• PROVIDED INFORMATION:

[BEGIN]

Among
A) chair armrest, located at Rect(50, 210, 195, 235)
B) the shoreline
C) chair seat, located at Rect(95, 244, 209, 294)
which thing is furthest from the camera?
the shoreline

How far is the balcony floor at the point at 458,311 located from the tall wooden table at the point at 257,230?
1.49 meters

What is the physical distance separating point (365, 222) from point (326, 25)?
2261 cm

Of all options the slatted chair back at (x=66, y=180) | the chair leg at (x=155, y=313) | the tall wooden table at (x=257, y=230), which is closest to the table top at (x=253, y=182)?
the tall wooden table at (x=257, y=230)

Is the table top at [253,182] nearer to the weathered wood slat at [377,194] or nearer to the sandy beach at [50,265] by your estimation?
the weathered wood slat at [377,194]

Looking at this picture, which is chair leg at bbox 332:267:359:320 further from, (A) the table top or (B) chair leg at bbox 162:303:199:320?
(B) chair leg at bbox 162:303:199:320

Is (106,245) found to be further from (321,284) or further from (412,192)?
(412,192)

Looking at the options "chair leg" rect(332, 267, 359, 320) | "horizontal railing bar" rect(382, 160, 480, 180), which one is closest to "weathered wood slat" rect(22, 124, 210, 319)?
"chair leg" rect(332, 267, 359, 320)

[END]
[BEGIN]

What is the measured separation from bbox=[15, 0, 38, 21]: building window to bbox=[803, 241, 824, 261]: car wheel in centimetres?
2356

[END]

• WORK TO DO:
Pull out each line in the entries above that contains the word "weathered". Case counts.

• CORRECT RESPONSE:
Is the table top at [253,182] nearer to the weathered wood slat at [377,194] or nearer to the sandy beach at [50,265] by your estimation?
the weathered wood slat at [377,194]
Looking at the options "chair leg" rect(332, 267, 359, 320) | "horizontal railing bar" rect(382, 160, 480, 180), which one is closest to "weathered wood slat" rect(22, 124, 210, 319)?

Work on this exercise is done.